Zweifellos, der Mensch ist ein Tier. Aber ist der Mensch nur ein Tier unter vielen oder ist er anders als alle anderen Tiere und wenn ja, welche Rechte und Pflichten erwachsen aus dieser Sonderstellung?
Wenn wir eine übernatürliche, gesetzgebende Instanz zur moralischen Orientierung ausschließen (und das tue ich persönlich), dann bleibt uns nur übrig, wie bei allen ethischen Fragen, Kriterien selbst festzulegen, an denen wir unsere Handlungen ausrichten. Um zu rational begründbaren moralischen Kriterien zum Umgang mit anderen Lebewesen zu gelangen, müssen wir meiner Ansicht nach die in den folgenden Absätzen zusammengefassten Fragen beantworten.

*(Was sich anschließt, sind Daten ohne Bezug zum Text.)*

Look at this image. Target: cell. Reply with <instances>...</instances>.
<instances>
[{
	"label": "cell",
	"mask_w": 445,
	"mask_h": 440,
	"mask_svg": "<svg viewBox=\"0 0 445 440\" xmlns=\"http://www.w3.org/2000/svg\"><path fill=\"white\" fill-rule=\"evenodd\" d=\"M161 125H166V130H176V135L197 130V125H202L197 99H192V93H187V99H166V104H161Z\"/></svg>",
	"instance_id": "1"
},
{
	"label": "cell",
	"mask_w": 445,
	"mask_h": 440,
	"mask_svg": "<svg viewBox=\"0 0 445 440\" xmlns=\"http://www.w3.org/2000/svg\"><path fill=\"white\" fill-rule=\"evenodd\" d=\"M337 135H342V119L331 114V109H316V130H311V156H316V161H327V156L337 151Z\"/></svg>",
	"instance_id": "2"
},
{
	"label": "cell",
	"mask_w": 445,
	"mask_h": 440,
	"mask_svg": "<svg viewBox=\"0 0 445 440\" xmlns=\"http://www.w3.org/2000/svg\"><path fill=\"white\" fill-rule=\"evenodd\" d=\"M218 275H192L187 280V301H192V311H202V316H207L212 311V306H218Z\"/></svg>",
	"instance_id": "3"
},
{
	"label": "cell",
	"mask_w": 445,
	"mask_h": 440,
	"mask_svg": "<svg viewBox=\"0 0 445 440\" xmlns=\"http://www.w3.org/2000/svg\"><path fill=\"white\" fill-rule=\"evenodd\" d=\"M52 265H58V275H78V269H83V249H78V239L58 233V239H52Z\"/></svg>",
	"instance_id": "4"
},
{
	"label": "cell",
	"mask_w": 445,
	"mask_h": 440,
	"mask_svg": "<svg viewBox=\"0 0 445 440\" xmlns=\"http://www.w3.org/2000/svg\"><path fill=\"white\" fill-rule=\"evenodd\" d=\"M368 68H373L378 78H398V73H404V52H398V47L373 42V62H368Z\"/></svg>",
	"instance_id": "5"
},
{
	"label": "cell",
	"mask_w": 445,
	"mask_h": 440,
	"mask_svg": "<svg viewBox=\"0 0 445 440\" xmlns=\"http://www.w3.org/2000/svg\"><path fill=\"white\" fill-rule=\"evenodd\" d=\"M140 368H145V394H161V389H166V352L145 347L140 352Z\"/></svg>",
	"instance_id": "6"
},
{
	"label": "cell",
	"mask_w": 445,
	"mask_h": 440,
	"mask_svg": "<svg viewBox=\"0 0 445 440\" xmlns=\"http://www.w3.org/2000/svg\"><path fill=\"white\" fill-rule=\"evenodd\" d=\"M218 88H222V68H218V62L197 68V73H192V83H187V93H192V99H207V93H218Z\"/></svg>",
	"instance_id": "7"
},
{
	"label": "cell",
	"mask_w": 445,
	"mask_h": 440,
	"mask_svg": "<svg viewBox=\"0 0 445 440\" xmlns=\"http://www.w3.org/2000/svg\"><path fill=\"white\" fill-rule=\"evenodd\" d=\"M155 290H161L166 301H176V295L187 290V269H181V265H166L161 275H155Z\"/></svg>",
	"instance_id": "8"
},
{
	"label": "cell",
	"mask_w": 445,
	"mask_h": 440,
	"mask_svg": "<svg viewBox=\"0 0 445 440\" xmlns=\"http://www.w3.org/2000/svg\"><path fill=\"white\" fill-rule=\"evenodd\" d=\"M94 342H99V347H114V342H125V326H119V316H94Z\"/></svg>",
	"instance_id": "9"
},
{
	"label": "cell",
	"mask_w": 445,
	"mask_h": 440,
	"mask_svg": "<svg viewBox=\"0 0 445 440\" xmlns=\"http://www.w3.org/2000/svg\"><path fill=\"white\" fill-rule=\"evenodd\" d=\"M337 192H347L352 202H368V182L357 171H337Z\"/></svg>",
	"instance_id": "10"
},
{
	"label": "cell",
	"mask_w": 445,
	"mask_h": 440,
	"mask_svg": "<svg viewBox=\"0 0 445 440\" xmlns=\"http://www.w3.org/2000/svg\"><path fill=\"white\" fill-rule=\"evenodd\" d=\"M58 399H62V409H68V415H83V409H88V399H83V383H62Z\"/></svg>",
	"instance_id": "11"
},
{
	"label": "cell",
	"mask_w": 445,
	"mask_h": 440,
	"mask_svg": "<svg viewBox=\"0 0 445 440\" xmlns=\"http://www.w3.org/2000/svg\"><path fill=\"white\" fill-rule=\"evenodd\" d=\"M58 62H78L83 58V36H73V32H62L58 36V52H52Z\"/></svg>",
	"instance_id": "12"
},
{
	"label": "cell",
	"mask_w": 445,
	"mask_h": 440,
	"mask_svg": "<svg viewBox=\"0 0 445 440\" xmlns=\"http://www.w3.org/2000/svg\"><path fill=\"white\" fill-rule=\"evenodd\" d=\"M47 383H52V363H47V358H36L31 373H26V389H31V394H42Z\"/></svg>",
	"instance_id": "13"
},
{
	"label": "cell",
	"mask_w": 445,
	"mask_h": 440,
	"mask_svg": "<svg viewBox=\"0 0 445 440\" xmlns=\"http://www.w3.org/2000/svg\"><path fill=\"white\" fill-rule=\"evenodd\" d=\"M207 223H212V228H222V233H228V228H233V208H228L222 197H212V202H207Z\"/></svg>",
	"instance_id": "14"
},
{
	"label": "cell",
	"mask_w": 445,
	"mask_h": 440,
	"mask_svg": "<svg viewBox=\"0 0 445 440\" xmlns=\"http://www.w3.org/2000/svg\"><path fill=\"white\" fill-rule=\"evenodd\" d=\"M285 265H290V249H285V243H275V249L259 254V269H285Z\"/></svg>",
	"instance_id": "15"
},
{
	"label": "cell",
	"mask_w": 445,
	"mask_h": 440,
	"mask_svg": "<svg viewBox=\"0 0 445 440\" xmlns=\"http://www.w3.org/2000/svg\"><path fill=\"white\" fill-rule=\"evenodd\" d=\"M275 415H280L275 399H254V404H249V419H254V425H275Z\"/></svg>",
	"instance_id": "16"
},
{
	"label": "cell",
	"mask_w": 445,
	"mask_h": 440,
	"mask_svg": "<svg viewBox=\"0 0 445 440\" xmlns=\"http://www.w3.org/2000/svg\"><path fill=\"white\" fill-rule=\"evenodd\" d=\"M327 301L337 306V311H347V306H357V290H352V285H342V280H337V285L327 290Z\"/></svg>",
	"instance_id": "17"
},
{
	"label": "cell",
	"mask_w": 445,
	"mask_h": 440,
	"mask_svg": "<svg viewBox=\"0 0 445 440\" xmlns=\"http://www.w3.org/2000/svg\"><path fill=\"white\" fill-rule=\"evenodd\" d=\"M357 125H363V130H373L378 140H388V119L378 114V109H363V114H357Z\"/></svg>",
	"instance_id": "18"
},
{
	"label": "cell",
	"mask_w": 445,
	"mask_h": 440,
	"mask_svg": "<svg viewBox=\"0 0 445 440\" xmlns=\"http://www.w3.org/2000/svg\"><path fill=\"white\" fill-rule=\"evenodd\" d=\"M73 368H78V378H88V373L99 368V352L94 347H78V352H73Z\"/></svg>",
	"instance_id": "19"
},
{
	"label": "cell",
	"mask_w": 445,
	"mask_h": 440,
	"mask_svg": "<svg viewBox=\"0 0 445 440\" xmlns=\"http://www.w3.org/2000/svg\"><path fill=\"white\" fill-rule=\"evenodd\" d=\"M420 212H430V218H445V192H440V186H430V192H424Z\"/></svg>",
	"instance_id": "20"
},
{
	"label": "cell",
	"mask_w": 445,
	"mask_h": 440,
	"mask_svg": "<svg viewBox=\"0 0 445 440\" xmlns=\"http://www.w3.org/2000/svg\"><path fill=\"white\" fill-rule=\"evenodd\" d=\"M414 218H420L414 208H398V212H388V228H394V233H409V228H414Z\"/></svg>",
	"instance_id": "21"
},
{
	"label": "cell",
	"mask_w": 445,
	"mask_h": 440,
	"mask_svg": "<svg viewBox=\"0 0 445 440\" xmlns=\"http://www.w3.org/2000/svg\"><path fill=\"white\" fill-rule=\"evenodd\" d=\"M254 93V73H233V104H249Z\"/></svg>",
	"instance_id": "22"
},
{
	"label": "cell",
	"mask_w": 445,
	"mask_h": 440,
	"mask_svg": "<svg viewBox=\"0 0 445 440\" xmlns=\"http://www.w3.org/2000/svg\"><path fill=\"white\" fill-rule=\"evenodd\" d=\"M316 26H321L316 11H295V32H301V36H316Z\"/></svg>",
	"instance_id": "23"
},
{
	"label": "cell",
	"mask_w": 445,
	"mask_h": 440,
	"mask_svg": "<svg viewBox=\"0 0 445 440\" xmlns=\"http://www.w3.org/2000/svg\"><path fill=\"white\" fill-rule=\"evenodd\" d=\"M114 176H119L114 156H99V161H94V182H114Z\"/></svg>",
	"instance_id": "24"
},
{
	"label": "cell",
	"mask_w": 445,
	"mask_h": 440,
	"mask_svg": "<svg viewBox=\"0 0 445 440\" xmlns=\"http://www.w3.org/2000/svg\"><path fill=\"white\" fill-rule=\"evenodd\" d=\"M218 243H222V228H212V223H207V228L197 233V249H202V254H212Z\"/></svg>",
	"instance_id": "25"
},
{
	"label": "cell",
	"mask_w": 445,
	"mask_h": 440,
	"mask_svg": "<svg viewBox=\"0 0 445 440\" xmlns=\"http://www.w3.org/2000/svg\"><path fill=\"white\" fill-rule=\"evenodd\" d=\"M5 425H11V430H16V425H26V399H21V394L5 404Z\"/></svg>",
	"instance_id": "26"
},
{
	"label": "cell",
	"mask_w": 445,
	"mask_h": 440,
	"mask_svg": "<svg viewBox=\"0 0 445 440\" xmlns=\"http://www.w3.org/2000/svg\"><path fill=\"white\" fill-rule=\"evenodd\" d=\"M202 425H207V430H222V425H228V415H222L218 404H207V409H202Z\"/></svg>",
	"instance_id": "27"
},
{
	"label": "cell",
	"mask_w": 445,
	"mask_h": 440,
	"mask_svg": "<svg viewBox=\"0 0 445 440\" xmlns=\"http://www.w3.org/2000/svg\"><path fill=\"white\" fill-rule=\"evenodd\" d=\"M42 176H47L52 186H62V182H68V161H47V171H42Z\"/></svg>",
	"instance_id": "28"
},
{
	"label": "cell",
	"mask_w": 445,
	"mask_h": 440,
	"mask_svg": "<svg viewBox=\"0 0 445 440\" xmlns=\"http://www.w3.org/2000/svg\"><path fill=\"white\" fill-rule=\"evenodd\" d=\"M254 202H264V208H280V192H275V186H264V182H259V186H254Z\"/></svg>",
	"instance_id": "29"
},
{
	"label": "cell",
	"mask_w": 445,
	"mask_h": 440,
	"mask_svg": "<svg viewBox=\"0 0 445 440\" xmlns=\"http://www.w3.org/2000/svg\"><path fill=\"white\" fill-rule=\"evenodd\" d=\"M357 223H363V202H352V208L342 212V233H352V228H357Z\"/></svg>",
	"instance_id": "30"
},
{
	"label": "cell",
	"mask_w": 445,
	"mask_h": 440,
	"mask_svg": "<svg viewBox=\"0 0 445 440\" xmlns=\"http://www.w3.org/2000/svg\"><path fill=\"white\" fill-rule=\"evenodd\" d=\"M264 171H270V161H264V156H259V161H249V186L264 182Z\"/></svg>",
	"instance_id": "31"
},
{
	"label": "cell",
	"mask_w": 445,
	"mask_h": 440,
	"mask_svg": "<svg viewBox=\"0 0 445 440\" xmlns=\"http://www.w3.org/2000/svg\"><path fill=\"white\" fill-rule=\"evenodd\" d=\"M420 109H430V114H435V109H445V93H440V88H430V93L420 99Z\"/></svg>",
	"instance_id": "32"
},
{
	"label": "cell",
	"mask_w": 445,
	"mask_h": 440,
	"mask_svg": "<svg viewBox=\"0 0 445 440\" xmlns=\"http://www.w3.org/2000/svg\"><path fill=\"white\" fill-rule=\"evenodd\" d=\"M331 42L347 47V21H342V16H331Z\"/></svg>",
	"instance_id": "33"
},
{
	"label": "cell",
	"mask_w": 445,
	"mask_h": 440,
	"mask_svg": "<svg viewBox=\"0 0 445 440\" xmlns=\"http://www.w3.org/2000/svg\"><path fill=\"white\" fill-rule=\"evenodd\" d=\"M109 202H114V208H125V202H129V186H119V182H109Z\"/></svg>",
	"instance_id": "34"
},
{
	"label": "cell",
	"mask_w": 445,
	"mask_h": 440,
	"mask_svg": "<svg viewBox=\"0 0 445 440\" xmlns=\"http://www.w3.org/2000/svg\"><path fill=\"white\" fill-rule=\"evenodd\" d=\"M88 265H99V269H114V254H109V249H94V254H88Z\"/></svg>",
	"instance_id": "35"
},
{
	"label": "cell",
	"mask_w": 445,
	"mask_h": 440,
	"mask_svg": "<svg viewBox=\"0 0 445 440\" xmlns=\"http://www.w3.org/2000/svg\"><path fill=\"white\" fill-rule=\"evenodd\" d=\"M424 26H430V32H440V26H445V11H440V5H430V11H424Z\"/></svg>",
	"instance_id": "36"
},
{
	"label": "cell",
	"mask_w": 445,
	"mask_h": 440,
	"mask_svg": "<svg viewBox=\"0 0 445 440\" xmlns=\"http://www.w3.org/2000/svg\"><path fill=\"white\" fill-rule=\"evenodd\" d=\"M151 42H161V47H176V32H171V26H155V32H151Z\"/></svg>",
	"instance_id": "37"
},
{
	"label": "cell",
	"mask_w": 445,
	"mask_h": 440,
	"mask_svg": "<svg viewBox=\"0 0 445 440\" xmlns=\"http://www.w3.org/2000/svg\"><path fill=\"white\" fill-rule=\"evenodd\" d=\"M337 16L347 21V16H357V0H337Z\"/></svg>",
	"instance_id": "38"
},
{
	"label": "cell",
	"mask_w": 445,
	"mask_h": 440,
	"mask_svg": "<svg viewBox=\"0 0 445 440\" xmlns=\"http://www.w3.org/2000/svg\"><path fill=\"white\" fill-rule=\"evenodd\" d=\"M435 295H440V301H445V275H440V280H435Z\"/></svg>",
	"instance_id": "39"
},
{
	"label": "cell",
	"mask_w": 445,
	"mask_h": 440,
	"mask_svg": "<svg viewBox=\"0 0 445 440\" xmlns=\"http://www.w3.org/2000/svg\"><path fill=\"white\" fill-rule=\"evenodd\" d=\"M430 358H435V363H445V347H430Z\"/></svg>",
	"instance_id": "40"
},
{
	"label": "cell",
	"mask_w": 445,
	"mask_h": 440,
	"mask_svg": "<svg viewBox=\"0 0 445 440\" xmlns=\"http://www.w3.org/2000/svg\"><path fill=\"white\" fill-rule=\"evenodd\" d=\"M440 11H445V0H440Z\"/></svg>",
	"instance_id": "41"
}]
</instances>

- Ist Leben ein Wert an und für sich oder beginnt dieser Wert ab einem bestimmten Komplexitäts- oder Organisationsmaß? Und wenn ja, wer legt fest, ab wann Leben einen Wert besitzt?
- Homo sapiens ist die einzige Lebensform, die zu moralischer Reflexion und Selbstwahrnehmung in der Lage ist und die darüber nachdenken und daran zweifeln kann, ob sie das moralische Recht hat, für den Fortbestand, das Wohlergehen und/oder den Genuß ihrer Vertreter andere Lebensformern, Pflanzen, Tiere oder Pilze, zu töten. Haben wir dieses Recht? Woher nehmen wir es und wer könnte es uns absprechen?
- Der Artbegriff ist ein menschliches Konstrukt, es gibt vielmehr ein Kontinuum von mehr oder weniger nahe verwandten Lebensformen. Ausgehend vom Bezugspunkt Homo sapiens und zurückgehend in der Evolutionsgeschichte sind unsere nächsten Verwandten, mit denen wir gemeinsame Vorfahren haben, die Menschenaffen, deren Leidens- und Empfindungsvermögen dem von H. sapiens so nahe kommt, daß für sie bestimmte Grundrechte eingefordert werden. Wie wird tierisches Leidens- und Empfindungsvermögen gemessen, festgestellt und bewertet? Und wie gültig sind auf menschliche Empathie und „Mitleid“ gründende Schlüsse auf das Leid anderer Lebewesen, je unähnlicher sie dem Menschen sind?
Ich bin nicht überzeugt, daß es auf diese Fragen gute oder wenigstens nicht mit gutem Grund bestreitbare Antworten gibt, wodurch in meinen Augen jede Haltung, die man zu unserem Umgang mit anderen Lebewesen einnehmen kann, provisorisch und kritisierbar ist.